When a natural disaster destroys or seriously damages your home and your insurance policy doesn't provide all the financial assistance you need, where can you turn for help? Four government programs offer rebuilding assistance: the 203(h) loan, 203(k) loan, SBA loans and the Individuals and Households program. This article will explore the types of repairs these loans can fund, their eligibility requirements, and how to apply.
If you've lost your home and want to rebuild or purchase a different one, take a look at the 203(h) loan. This FHA-insured mortgage can be used to rebuild destroyed or severely damaged homes or to purchase a different home. To qualify, your home be damaged to the point of requiring reconstruction or replacement and be located in a presidentially-designated disaster area. You must apply to an FHA-approved lender within a year of the president's disaster declaration.
203(h) loans can be used only for single-family primary residences, but they do allow for 100% financing. If you're using the loan to buy a different home and not to rebuild your damaged home, you're allowed to receive up to 6% of the purchase price from the seller to put toward your closing costs and prepaid expenses (homeowners insurance and property taxes).
A drawback is you'll pay both an up-front mortgage insurance premium and monthly mortgage insurance premiums. Only the up-front premium can be financed and the loan amount cannot exceed the FHA's limits for your area.
The FHA 203(k) loan was designed for individuals looking to rehabilitate or repair a damaged home intended to be the person's primary residence. These loans are often used to fix up damaged foreclosures and other run-down homes. They can also be used to repair homes damaged by severe weather events and other natural disasters. If you don't have enough money to repair your disaster-damaged home, you can get the money by refinancing with a 203(k) loan.
The loan will include enough money to pay off your existing mortgage and to pay for the materials and labor required to make repairs. The maximum loan amount cannot be more than what the property is expected to be worth after repairs, as determined by a professional appraiser. If the home is so damaged that it's uninhabitable until at least some repairs are completed, you'll be glad to know the 203(k) loan allows you to borrow up to six months' worth of mortgage payments. This provision makes it possible for you to live somewhere else during construction.
Single-family to four-family dwellings and FHA-approved condos are eligible as long as they were built at least a year ago and the original foundation will be used. The repairs must meet HUD's Minimum Property Standards (which include energy efficiency and safety standards) as well as your city's codes and ordinances.
203(k) loan funds cannot be used for swimming pools, barbecue pits, and certain other items that the FHA considers luxuries. The money will get you a home you can live in again, however, and you can build an upgraded version of your former home. The 203(k) loan also is less restrictive than some of your other options. For example, the home does not have to be located in a presidentially-declared disaster area to qualify for financing.

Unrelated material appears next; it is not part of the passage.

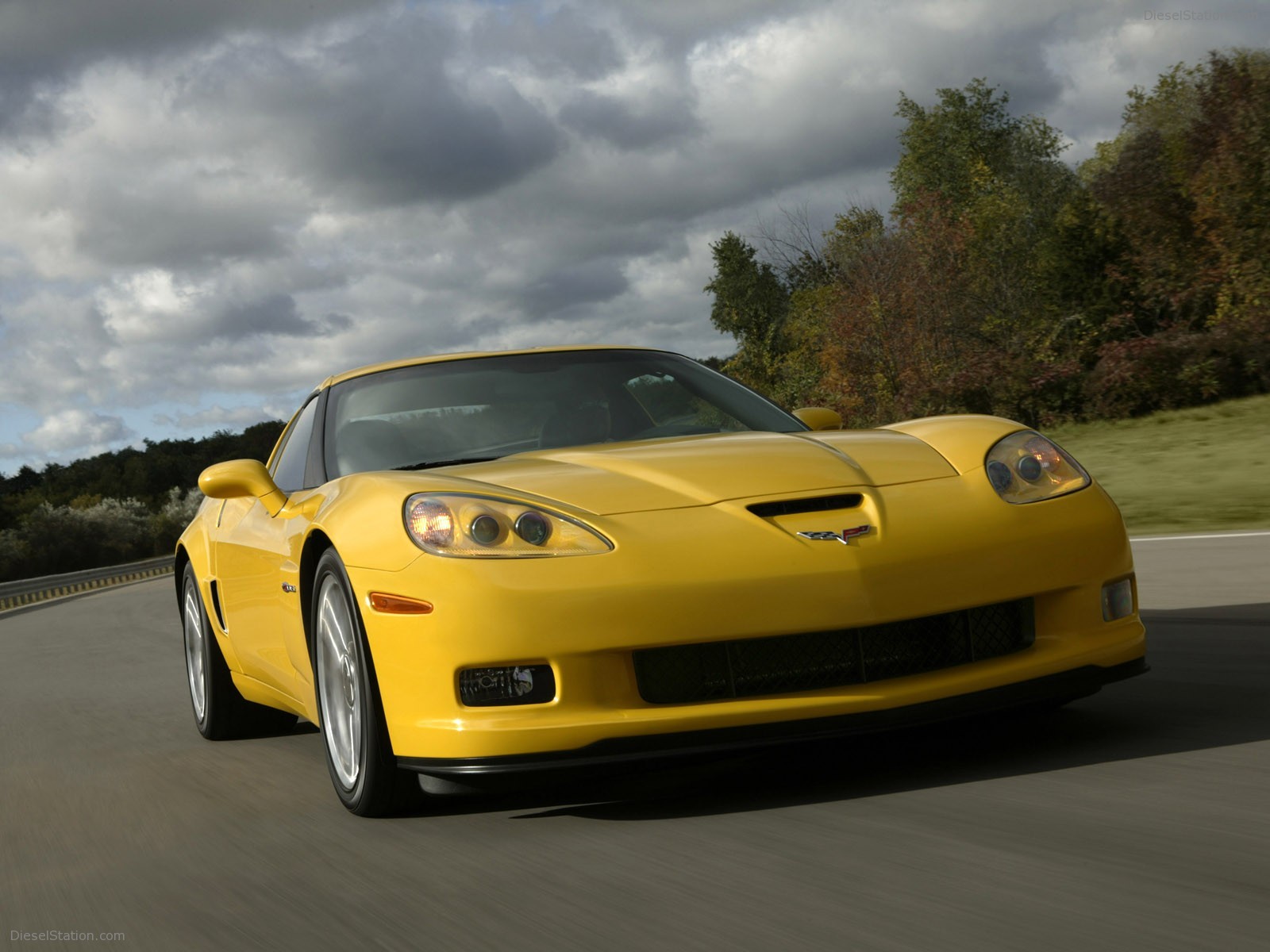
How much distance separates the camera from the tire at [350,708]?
151 inches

You must apply to an FHA-approved lender. It also helps to find a 203(k) loan specialist since these loans can be complex. Like the 203(h) loan, the 203(k) loan requires borrowers to pay both an up-front mortgage insurance premium and monthly mortgage insurance premiums. Only the up-front premium can be financed.

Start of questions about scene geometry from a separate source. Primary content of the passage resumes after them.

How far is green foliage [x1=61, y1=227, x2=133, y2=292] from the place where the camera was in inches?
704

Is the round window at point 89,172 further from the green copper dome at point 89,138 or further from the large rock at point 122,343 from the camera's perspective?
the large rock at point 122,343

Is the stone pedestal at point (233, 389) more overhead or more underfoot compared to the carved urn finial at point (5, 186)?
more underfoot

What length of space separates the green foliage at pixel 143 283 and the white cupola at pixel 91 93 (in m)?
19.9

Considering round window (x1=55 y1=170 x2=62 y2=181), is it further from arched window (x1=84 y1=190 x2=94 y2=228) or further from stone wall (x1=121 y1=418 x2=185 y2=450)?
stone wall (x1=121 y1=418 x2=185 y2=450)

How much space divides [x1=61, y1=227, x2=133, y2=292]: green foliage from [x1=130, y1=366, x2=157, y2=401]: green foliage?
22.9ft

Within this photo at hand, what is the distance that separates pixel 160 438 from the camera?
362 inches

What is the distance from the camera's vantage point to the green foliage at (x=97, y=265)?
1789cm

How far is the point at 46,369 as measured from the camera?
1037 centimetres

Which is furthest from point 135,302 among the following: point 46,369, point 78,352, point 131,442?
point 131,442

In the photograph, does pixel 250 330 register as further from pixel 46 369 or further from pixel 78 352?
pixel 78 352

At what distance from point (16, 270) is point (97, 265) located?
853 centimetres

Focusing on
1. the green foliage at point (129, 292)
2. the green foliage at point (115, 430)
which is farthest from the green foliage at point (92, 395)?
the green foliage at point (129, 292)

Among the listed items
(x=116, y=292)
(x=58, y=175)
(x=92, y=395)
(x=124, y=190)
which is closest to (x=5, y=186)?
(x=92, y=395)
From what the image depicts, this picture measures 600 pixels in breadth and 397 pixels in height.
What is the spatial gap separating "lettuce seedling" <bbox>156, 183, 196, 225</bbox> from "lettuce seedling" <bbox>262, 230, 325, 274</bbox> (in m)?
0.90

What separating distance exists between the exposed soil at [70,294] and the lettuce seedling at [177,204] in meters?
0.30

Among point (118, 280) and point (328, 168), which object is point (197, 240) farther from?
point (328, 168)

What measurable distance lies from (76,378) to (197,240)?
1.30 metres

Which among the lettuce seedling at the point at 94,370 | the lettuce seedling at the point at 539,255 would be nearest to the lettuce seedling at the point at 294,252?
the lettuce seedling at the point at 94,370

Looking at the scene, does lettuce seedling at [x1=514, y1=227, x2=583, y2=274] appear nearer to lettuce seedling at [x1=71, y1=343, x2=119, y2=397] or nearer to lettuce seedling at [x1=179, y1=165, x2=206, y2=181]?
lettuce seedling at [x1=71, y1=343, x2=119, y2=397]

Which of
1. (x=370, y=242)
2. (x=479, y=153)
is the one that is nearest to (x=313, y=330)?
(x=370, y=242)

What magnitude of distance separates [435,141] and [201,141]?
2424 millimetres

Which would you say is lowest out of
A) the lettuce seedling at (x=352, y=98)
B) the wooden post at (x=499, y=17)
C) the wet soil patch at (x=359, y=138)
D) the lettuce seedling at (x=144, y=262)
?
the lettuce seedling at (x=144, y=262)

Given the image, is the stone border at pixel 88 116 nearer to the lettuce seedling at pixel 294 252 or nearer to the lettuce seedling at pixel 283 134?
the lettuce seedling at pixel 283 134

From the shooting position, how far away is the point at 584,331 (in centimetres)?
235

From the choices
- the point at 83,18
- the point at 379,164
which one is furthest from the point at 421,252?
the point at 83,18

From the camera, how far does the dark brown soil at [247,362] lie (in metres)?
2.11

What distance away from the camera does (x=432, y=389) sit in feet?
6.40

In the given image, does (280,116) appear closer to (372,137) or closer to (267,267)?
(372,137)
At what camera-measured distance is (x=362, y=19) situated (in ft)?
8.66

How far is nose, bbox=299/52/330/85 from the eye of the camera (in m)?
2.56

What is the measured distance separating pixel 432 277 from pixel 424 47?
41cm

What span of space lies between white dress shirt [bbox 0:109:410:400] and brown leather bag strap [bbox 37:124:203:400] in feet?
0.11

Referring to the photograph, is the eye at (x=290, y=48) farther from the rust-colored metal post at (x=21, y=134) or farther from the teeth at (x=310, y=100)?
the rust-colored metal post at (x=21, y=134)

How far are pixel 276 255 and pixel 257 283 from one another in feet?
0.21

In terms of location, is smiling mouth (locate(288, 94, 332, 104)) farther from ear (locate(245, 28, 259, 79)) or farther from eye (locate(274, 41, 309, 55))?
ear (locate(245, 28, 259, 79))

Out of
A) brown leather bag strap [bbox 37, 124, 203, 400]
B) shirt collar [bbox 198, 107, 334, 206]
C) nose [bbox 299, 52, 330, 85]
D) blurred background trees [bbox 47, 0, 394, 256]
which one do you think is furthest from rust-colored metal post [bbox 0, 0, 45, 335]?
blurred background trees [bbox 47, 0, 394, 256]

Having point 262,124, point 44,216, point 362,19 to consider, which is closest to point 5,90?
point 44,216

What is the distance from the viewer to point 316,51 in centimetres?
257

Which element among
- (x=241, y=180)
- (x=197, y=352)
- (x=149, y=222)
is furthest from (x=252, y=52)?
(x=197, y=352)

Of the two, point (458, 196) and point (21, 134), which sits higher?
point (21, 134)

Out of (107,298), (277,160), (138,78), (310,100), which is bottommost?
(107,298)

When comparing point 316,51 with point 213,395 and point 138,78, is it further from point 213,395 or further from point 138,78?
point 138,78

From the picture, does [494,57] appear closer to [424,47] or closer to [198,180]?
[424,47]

The Small Business Administration provides "low-interest, long-term loans for losses that are not fully covered by insurance or other recoveries." Despite the agency's name, these loans can indeed be used for repair or replacement of disaster-damaged homes.
The SBA's disaster recovery loans are much more restrictive than 203(k) loans. Loans are limited to $200,000, and the damaged home must be located in a declared disaster county. Also, these loans cannot be used for upgrades, only repairs. The exception is upgrades to provide better protection against "possible future disasters of the same kind." The SBA also offers loans of up to $40,000 to replace destroyed personal property such as furniture, clothing and cars. Apply online, or in person at an SBA office.
Individuals and Households Program
If insurance or other forms of disaster assistance aren't enough to help your situation, you can try the federal government's Individuals and Households Program. If the damaged home is your permanent residence and is located in a presidentially-declared disaster area, you may receive funds. These can be used toward temporary housing, repair or replacement of damaged housing, replacement of personal property, moving expenses, medical expenses, and death expenses. This program, however, is not designed to provide 100% assistance with disaster-related expenses. Apply through FEMA online or by phone.
The Bottom Line
If your home was severely damaged by a natural disaster and you don't have the financial resources to repair it, a number of government assistance programs may provide you with the funds you need. You'll likely have to jump through numerous bureaucratic hoops to obtain these loans. You'll also pay interest on the money you borrow, but if your cash reserves or insurance settlement are insufficient to cover all the repairs, the trouble and expense may be worth it.